I have a df as below
df <- data.frame(col = c("Acer laurinum", "Acer laurinum"),
author = c("", "Hassk."),
value = c(1,1))
df
col author value1 value2
1 Acer laurinum 1 2
2 Acer laurinum Hassk. 1 3
3 Acronychia pedunculata (L.) Miq. 0 1
4 Acronychia pedunculata 0 0
I would like to update the author column saying that if I found any duplicated rows in col column, then the blank cell of author associated with the value (i.e. Acer laurinum) will be updated to Hassk. And the value must be retained.
- Desired output
col author value1 value2
1 Acer laurinum Hassk. 1 2
2 Acer laurinum Hassk. 1 3
3 Acronychia pedunculata (L.) Miq. 0 1
4 Acronychia pedunculata (L.) Miq. 0 0
Any suggestions for this?
CodePudding user response:
You should use dplyr::group_by and dplyr::mutate with max:
df %>% group_by(col) %>%
mutate(author=max(author))

□ □ □ □

Write what comes next in the R forum thread about filling in blank author names, picking up after its final code snippet.

Spatial question entries

□ □ □ □

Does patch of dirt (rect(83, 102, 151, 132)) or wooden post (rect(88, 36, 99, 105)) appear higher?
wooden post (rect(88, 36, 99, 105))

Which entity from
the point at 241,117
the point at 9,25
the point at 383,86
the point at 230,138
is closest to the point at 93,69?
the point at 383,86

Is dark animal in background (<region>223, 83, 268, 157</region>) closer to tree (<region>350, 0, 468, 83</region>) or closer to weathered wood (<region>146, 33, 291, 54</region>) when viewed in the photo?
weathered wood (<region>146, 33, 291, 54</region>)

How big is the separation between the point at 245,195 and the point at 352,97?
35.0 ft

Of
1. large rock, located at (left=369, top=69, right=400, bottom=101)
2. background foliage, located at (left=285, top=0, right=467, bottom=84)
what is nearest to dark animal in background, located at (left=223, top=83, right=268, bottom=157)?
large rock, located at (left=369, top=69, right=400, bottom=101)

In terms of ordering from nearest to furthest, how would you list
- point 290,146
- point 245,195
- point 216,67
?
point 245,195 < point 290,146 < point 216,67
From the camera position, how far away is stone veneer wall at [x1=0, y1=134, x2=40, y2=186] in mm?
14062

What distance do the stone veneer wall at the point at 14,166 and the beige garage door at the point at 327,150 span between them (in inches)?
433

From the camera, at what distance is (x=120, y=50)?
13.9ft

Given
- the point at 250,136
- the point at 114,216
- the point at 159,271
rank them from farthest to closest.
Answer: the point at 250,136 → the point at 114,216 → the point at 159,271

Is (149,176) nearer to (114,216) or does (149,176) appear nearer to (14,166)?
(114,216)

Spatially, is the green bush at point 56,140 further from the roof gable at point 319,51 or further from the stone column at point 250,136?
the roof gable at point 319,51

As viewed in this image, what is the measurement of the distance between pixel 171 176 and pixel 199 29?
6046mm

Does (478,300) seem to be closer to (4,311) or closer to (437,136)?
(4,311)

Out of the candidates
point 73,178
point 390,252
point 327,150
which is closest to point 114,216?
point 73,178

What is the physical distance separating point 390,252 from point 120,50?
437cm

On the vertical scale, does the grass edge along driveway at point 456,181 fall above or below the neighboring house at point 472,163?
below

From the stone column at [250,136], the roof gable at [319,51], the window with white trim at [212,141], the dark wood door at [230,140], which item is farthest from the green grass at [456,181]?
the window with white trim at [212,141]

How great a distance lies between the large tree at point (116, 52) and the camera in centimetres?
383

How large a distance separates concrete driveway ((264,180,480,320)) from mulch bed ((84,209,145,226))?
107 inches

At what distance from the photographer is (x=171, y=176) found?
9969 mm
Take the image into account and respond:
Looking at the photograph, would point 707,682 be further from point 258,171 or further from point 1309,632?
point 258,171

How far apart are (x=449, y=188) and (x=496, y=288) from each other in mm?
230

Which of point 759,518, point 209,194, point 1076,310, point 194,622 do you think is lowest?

□ □ □ □

Written response:
Output:
col author value1 value2
<chr> <chr> <dbl> <dbl>
1 Acer laurinum Hassk. 1 2
2 Acer laurinum Hassk. 1 3
3 Acronychia pedunculata (L.) Miq. 0 1
4 Acronychia pedunculata (L.) Miq. 0 0
>
CodePudding user response:
# Base option 1:
df$author <- with(df, ave(author, col, FUN = max))
# Base option 2:
transform(
with(
df,
replace(df, df == "", NA_character_)[
order(col, author, decreasing = TRUE),
]
),
author = na.omit(author)[cumsum(!(is.na(author)))]
)[row.names(df),]
Data:
df <- structure(list(col = c("Acer laurinum", "Acer laurinum", "Acronychia pedunculata",
"Acronychia pedunculata"), author = c("", "Hassk.", "(L.) Miq.",
""), value1 = c(1, 1, 0, 0), value2 = c(2, 3, 1, 0)), class = "data.frame", row.names = c(NA,
-4L))